Dietary oxidized frying oil had been found to upregulate both hepatic acyl-CoA oxidase enzyme and one of the important genes (cytochrome p450 4 a1) in rats [7]. The dietary oxidized oil also activates peroxisome proliferator-activating receptors thus altering lipid metabolism. These effects were independent of the nature of the animal used [8]. The oxidized dietary lipids were also found to alter the glucose metabolism [9]. The oxidized lipids induced glucose intolerance by the mediation of altering the insulin secretion. The oxidized tallow was found to increase significantly the levels of serum total cholesterol, triglycerides, liver function tests, and liver toxicity [3]. Similarly, oxidized Vanaspati ghee was also causing significant detrimental effects on serum biochemical parameters, haematological parameters, and liver histology [10]. Fat accumulation in the liver was highly favoured by the ingestion of thermally oxidized sunflower oil [5]. Sea buckthorn seed oil [11], tomato products [6], and dietary glycine and glutamic acid [12] were found beneficial in controlling the oxidative stress induced by dietary oxidized lipids. The continuous uses of fried fats or oils in our daily food preparation have therefore warranted to determine other possible alternative ways for protection against the oxidative stress produced by dietary oxidized lipids. Phenolic compounds also played a significant role in the prevention of oxidative stress in animal models [13–15] and in humans [16]. Ellagic acid was found to be a potentially strong antioxidant in different kinds of oxidative stresses [17]. These studies only focused on the chemical-induced oxidative stress, while lacking its role against the oxidative stress produced by dietary oxidized lipids. This study was therefore aimed at determining the role of ellagic acid as a widely known oxidation suppressor against the oxidative stress produced by dietary oxidized oils.

2. Materials and Methods

2.1. Sample Collection

Samples of the animal adipose tissues (buffalos) were collected from the local slaughterhouse in Mingora Swat. Tallow was prepared as per the method of Zheng and Hanna [18]. After sample preparation, tallow was stored in the refrigerator for further analysis.

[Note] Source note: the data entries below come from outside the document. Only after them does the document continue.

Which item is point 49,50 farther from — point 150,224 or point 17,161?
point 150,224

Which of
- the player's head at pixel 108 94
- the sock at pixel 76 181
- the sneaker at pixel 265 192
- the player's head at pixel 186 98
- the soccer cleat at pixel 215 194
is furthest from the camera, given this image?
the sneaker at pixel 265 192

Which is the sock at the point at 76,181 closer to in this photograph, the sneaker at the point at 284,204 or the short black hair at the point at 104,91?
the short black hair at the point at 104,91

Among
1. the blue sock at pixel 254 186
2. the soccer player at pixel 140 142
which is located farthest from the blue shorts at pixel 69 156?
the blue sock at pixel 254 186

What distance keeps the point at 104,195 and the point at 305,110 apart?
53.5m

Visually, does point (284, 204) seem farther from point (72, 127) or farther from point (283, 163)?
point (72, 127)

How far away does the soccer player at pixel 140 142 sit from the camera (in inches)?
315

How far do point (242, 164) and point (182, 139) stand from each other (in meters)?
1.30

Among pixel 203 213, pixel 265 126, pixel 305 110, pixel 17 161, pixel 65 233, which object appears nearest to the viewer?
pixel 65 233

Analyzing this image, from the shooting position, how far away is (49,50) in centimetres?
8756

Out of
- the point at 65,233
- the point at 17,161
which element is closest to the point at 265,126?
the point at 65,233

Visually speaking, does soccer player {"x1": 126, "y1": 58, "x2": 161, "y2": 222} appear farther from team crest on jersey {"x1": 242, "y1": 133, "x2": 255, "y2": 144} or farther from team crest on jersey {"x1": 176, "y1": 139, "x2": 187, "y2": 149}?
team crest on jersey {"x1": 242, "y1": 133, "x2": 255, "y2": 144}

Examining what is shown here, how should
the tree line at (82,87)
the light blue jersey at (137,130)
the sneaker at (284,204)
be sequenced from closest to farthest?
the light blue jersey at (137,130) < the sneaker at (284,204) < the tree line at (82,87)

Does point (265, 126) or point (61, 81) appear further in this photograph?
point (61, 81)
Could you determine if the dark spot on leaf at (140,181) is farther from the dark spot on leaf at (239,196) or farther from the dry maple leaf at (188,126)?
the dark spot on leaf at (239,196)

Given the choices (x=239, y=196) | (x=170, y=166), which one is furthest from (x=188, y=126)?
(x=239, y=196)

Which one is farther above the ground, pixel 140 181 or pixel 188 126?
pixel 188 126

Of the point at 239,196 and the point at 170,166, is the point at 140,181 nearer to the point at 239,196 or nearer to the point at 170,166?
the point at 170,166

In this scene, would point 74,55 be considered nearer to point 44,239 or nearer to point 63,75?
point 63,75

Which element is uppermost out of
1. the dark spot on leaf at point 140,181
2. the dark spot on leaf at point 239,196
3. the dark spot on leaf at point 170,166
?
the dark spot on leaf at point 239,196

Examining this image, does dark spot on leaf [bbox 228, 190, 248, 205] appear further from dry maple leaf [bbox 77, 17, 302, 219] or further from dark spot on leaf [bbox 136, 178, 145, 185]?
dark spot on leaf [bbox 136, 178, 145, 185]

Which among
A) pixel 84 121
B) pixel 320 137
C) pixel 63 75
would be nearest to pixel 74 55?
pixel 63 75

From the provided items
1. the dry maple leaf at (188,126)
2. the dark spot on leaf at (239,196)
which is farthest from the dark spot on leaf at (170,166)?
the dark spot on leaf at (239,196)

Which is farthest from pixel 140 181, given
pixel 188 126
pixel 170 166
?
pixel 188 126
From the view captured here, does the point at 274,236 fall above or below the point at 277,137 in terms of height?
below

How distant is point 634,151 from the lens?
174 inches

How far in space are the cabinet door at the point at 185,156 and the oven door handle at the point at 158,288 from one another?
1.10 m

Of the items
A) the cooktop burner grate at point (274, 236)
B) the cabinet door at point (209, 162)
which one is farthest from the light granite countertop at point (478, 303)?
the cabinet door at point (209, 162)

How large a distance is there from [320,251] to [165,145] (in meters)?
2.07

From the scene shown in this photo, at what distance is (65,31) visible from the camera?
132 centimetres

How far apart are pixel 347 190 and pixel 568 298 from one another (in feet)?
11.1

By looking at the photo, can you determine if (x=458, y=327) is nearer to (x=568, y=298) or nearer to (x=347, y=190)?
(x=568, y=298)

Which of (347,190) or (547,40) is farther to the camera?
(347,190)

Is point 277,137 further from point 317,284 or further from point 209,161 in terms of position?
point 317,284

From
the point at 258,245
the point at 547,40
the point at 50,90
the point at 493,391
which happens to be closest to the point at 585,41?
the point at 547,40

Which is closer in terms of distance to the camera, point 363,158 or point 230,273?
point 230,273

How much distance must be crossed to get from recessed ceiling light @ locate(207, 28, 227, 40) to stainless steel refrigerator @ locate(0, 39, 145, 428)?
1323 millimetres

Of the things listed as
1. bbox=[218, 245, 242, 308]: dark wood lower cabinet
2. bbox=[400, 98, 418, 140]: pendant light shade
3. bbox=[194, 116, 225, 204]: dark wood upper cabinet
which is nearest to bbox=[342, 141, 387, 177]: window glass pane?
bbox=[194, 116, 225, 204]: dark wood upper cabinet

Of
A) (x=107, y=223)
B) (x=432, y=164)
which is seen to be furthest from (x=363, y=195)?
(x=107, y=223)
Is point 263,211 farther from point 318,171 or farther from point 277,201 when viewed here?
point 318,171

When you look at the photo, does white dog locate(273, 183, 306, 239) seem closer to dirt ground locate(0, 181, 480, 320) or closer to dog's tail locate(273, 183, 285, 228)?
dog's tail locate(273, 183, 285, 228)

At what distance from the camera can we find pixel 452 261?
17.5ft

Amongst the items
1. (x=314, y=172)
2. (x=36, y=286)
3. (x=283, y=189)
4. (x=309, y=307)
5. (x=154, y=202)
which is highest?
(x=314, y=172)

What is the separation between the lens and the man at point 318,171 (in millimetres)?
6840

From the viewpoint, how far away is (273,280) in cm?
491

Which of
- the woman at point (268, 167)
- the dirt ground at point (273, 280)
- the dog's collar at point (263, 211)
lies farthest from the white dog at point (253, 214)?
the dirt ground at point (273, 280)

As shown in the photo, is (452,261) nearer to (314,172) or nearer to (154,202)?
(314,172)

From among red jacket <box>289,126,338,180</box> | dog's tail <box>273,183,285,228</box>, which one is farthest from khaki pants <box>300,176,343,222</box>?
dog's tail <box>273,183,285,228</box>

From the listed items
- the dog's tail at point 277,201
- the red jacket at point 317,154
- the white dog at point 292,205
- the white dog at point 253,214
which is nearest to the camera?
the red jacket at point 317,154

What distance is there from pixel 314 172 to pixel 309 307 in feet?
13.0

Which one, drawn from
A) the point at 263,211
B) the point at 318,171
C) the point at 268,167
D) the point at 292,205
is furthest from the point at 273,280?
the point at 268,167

2.2. Thermal Oxidation of Tallow

Unoxidized tallow was taken as the control. Tallow (1 kg) was thermally oxidized in the open fryer at a controlled temperature of 180°C for 10 hours continuously. The oxidized samples were stored in the refrigerator until feeding to animals or characterization.

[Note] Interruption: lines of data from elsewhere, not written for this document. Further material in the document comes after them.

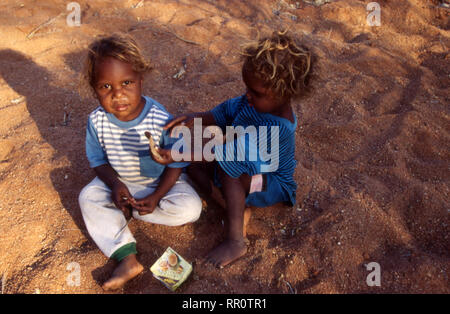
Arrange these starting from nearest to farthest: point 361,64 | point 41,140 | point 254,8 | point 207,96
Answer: point 41,140 < point 207,96 < point 361,64 < point 254,8

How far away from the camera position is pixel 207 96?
3.00 meters

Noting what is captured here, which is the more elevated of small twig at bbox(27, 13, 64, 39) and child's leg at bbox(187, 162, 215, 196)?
child's leg at bbox(187, 162, 215, 196)

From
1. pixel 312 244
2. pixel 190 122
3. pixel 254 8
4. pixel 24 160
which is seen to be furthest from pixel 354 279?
pixel 254 8

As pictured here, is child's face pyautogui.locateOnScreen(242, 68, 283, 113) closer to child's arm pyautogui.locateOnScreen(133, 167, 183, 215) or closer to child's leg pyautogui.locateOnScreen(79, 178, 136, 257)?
child's arm pyautogui.locateOnScreen(133, 167, 183, 215)

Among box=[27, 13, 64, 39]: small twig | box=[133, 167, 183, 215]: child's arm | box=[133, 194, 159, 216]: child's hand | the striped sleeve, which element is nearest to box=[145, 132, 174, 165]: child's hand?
box=[133, 167, 183, 215]: child's arm

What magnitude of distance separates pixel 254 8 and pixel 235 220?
357cm

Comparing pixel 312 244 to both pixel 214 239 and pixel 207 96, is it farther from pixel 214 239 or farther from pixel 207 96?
pixel 207 96

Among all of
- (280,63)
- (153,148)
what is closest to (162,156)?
(153,148)

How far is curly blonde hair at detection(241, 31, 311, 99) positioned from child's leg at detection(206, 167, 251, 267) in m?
0.55

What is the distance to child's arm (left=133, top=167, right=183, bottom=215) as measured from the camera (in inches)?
77.3

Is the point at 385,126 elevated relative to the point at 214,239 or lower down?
elevated

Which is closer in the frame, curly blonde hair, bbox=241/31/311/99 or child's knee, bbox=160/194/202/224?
curly blonde hair, bbox=241/31/311/99

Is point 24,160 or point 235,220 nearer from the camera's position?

2.3. Characterization of Tallow

Peroxide values (meq/kg) were determined using an AOCS official method no Cd 8b-90 [19]. Thiobarbituric acid reactive substances (TBARS) were determined as per the optimized developed method [20]. Briefly, samples (100 mg) were dissolved in 10 mL of the glacial acetic acid. The extract (0.5 mL) was mixed with 0.5 mL of the thiobarbituric acid solution and kept in boiling water bath for 60 min. The absorbance of the samples was calculated at 532 nm against the blank. The values of TBARS were calculated from the standard calibration curve and expressed as mmol/g. The DPPH radical scavenging activity (RSA) was determined with 0.1 mM diphenyl-1-picrylhydrazyl (DPPH) solution using a UV-visible spectrophotometer (Shimadzu Japan) at 515 nm against methanol blank. The RSA was calculated as % RSA.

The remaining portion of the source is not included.